Temperature controls physiological activity
Key biochemical reactions important to maintenance of life are temperature sensitive. Each reaction has an optimal temperature that is related to the activity of enzymes, protein-based molecules that catalyze biochemical reactions.
Enzymes are structurally stable under a limited range of temperatures. At high temperatures, the constituent proteins lose their structural integrity, or become denatured, as their bonds break. Most enzymes become denatured at temperatures between 40°C and 70°C (104oF-158oF), but enzymes in bacteria inhabiting hot springs can remain stable at temperatures up to 100°C (212°F). The upper lethal temperature for most organisms is lower than the temperature at which their enzymes become denatured, because metabolic coordination among biochemical pathways is lost at these temperatures. The extreme lower limit for enzyme activity is about -5°C (23°F) (Willmer et al. 2005). The internal temperatures of Antarctic fishes and crustaceans may reach -2°C (28°F) because the salt concentration of the seawater in which they live lowers its freezing point. Some soil microorganisms are active at temperatures as low as -5°C (23°F).Some species can produce different forms of enzymes (called isozymes) with different temperature optima as a means of acclimatization to changes in environmental temperature. For example, some fishes (e.g., trout, carp, goldfish) and trees (e.g., loblolly pine) can produce isozymes in response to seasonal changes in temperature. However, acclimatization to temperature changes using isozymes does not appear to be a common response in animals (Willmer et al. 2005).

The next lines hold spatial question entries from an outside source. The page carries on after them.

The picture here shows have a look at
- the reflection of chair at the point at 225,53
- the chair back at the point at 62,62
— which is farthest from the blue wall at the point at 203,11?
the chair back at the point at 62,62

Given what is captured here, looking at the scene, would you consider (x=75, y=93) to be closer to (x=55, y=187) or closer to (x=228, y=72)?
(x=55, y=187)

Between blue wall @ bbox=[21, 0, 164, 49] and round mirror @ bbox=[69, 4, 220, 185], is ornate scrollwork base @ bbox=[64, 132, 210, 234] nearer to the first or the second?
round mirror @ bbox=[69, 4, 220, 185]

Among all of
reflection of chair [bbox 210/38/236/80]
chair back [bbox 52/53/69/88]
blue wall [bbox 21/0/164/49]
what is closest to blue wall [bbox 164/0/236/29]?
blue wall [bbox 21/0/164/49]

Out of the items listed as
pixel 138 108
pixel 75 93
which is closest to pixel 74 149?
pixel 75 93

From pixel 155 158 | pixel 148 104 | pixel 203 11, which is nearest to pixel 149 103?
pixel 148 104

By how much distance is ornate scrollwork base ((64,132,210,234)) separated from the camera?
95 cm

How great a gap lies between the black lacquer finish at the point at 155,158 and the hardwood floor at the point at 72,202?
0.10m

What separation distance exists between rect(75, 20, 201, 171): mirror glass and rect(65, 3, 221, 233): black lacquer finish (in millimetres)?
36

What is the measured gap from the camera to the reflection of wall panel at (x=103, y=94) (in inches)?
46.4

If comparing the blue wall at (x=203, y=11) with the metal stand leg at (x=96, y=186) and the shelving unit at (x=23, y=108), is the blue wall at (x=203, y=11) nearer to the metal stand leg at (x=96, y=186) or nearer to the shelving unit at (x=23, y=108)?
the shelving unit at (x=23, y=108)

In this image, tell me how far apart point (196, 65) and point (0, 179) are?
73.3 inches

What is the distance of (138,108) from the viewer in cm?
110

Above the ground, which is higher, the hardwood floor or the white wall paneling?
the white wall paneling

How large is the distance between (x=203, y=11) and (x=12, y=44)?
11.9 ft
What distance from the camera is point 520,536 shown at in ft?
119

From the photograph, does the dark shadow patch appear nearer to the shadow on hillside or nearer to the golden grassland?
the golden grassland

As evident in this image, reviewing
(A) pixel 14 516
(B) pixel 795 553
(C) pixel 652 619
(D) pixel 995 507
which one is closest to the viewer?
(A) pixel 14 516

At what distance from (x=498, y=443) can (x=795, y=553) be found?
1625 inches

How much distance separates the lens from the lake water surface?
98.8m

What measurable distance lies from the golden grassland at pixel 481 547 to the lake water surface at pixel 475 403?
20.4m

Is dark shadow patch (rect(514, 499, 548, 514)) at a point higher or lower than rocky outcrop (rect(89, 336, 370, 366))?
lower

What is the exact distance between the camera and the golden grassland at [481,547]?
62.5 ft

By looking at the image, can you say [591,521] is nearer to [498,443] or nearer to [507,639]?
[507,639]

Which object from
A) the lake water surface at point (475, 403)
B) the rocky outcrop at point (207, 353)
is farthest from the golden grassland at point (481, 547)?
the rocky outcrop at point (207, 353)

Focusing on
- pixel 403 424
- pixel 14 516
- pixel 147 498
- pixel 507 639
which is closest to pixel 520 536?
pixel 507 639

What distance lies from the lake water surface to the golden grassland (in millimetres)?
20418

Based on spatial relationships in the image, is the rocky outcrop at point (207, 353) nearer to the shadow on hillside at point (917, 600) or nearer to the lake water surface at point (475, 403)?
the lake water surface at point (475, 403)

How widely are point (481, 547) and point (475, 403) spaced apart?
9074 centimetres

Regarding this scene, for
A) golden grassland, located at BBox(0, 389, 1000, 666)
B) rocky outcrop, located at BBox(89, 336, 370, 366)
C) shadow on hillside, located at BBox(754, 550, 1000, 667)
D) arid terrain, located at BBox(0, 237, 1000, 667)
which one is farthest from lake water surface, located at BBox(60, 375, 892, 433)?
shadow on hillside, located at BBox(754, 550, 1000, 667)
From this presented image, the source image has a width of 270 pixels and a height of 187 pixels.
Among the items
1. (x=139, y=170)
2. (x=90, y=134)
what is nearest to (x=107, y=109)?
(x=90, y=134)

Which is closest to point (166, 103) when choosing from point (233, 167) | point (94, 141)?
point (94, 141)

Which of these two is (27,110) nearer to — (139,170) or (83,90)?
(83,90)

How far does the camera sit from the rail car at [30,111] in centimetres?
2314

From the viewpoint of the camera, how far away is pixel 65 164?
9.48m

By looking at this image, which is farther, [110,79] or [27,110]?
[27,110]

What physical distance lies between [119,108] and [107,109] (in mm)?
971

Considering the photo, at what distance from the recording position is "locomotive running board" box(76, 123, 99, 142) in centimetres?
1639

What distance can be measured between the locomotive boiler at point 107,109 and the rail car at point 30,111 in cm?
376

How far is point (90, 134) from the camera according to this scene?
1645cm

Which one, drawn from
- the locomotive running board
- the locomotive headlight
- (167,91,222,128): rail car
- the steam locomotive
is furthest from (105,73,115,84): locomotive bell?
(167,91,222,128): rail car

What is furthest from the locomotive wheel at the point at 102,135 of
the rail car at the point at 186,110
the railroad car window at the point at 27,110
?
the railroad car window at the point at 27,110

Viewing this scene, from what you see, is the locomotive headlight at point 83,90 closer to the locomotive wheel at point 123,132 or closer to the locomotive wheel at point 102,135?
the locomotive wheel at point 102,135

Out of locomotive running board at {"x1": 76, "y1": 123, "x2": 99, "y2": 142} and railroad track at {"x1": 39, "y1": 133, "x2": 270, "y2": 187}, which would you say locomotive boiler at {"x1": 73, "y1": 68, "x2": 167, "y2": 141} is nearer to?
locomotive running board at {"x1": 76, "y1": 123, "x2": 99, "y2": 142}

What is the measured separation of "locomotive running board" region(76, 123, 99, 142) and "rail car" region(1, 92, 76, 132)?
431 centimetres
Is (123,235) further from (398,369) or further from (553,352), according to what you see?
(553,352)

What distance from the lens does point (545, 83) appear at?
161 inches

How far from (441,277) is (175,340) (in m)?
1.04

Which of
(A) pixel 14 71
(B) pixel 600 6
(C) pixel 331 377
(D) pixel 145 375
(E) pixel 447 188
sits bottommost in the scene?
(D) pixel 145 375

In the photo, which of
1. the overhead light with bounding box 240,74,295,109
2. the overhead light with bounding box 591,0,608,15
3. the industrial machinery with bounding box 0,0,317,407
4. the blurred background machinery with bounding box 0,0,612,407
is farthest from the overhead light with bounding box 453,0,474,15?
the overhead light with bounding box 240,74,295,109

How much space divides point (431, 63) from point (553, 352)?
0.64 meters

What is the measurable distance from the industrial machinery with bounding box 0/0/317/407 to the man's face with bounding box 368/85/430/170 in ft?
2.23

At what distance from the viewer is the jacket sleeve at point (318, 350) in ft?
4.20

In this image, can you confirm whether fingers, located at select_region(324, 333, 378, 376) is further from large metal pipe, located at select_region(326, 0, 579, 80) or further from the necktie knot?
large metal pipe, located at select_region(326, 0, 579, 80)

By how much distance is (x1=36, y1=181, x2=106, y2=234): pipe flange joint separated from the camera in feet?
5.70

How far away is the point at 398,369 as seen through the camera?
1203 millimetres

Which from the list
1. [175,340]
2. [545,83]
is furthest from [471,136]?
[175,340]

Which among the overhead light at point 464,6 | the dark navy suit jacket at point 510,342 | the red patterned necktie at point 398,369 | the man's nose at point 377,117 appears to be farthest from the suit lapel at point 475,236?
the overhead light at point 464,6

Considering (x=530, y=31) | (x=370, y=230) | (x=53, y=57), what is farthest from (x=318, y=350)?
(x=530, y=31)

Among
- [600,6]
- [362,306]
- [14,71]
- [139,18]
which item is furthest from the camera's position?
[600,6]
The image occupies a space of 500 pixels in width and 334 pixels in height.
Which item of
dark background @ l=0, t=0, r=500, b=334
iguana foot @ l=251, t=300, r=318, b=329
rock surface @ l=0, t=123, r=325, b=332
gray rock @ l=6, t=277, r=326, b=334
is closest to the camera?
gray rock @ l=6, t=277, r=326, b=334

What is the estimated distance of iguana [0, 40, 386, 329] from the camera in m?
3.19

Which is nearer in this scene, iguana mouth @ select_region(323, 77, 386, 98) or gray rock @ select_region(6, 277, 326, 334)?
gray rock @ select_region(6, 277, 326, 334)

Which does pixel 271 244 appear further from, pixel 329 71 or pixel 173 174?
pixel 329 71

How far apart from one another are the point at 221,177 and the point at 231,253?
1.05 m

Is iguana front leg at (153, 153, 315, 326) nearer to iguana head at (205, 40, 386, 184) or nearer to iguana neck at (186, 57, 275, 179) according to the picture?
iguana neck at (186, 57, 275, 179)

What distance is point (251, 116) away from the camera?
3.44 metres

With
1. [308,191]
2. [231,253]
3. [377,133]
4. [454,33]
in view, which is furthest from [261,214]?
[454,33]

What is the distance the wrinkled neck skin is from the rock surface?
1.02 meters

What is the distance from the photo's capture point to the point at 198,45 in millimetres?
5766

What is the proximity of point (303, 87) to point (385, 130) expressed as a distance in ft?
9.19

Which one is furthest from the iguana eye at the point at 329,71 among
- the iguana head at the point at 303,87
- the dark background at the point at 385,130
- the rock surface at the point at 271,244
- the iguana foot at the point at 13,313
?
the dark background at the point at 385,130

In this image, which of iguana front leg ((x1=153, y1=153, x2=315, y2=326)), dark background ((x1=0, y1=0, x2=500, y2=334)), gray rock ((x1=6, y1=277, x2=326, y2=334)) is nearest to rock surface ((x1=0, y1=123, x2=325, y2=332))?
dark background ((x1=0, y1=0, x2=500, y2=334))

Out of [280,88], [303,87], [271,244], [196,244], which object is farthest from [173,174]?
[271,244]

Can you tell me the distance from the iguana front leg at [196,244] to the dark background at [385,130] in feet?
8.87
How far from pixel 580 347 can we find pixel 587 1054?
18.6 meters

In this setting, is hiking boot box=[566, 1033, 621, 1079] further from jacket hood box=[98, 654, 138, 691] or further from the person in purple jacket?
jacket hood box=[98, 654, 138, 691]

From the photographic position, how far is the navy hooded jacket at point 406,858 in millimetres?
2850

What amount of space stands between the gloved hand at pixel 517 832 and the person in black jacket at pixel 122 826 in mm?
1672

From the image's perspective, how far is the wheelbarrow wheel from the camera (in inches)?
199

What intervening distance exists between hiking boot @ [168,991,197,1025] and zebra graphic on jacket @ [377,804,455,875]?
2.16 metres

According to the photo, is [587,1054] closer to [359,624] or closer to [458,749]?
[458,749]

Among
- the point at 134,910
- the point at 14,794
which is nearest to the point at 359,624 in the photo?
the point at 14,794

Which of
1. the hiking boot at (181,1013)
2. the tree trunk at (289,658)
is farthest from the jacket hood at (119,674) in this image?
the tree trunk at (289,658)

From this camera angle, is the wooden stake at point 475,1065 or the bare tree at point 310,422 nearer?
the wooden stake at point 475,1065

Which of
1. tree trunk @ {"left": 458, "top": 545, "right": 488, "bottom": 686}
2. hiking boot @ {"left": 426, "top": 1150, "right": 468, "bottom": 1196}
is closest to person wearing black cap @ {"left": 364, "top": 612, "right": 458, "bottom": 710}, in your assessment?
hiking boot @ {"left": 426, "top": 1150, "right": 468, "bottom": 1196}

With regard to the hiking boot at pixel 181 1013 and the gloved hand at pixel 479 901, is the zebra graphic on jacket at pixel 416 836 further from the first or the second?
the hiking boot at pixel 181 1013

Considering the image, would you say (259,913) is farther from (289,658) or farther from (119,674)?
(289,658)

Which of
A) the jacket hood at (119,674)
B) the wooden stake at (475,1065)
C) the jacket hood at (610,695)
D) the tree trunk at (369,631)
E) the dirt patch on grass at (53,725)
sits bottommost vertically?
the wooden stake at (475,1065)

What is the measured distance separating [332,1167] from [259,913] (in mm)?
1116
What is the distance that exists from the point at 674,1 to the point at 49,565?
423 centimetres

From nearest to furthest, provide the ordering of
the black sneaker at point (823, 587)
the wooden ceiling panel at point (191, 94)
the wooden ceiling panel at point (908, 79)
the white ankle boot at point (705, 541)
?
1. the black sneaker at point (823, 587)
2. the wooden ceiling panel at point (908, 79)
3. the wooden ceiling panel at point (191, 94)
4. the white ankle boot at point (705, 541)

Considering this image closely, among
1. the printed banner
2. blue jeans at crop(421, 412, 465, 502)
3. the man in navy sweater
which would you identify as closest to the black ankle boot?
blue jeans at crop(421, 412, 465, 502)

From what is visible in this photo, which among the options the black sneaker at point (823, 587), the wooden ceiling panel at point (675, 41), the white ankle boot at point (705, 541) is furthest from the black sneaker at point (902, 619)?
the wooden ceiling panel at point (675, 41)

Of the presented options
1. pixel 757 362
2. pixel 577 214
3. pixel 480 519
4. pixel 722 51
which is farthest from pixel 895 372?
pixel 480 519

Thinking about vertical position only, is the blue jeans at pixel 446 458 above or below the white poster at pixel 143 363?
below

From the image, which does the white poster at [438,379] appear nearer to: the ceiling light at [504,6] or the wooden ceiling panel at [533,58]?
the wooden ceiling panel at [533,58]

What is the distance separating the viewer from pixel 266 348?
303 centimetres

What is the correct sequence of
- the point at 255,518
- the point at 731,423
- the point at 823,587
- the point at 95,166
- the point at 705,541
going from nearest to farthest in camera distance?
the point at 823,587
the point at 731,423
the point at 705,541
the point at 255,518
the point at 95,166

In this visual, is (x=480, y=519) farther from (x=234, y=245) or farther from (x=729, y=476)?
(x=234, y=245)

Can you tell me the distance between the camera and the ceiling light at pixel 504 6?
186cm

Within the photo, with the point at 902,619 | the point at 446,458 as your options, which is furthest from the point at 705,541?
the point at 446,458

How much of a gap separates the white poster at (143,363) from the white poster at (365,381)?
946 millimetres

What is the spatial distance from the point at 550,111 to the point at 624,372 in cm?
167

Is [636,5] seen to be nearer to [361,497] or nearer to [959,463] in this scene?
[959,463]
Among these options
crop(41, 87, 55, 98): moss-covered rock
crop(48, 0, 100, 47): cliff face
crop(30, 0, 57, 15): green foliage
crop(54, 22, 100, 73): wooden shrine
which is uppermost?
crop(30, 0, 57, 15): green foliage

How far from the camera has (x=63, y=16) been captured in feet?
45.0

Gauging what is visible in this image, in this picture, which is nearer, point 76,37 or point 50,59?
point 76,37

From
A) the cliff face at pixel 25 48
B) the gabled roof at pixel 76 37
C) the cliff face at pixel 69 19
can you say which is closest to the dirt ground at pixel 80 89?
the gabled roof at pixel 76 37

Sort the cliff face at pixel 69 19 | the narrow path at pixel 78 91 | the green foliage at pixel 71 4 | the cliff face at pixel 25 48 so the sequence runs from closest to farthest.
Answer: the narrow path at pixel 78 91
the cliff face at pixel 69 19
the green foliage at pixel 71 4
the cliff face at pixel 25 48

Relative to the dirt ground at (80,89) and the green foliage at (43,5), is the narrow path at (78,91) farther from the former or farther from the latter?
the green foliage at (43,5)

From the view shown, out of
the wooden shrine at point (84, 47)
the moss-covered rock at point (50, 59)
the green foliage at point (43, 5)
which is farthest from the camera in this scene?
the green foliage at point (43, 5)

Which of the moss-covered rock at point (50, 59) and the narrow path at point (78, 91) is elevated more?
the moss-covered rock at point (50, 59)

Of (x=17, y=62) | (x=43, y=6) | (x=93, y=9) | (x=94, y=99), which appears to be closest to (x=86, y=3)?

Temperature also determines the rates of physiological processes by influencing the properties of membranes, particularly at low temperatures. Cell and organelle membranes are composed of two layers of lipid molecules.
At low temperatures, these layers can solidify; proteins and enzymes embedded in them can lose their function, affecting processes such as mitochondrial respiration and photosynthesis, and membranes can lose their function as filters, leaking cellular metabolites. Tropical plants may suffer loss of function associated with membrane disruption at temperatures as high as 10°C (50°F), while alpine plants can function at temperatures close to freezing. The sensitivity of membrane function to low temperatures is related to the chemical composition of the membrane lipid molecules. Plants of cooler climates have a higher proportion of unsaturated membrane lipids (with greater numbers of double bonds between carbon molecules) than plants of warmer climates.Finally, temperature influences physiological processes in terrestrial organisms by affecting water availability. As we saw in Concept 2.2, the warmer the air, the more water vapor it can hold. As a result, the rate at which terrestrial organisms lose water from their bodies increases as temperature becomes warmer. We will return to this point later when we discuss how organisms cope with variations in water availability.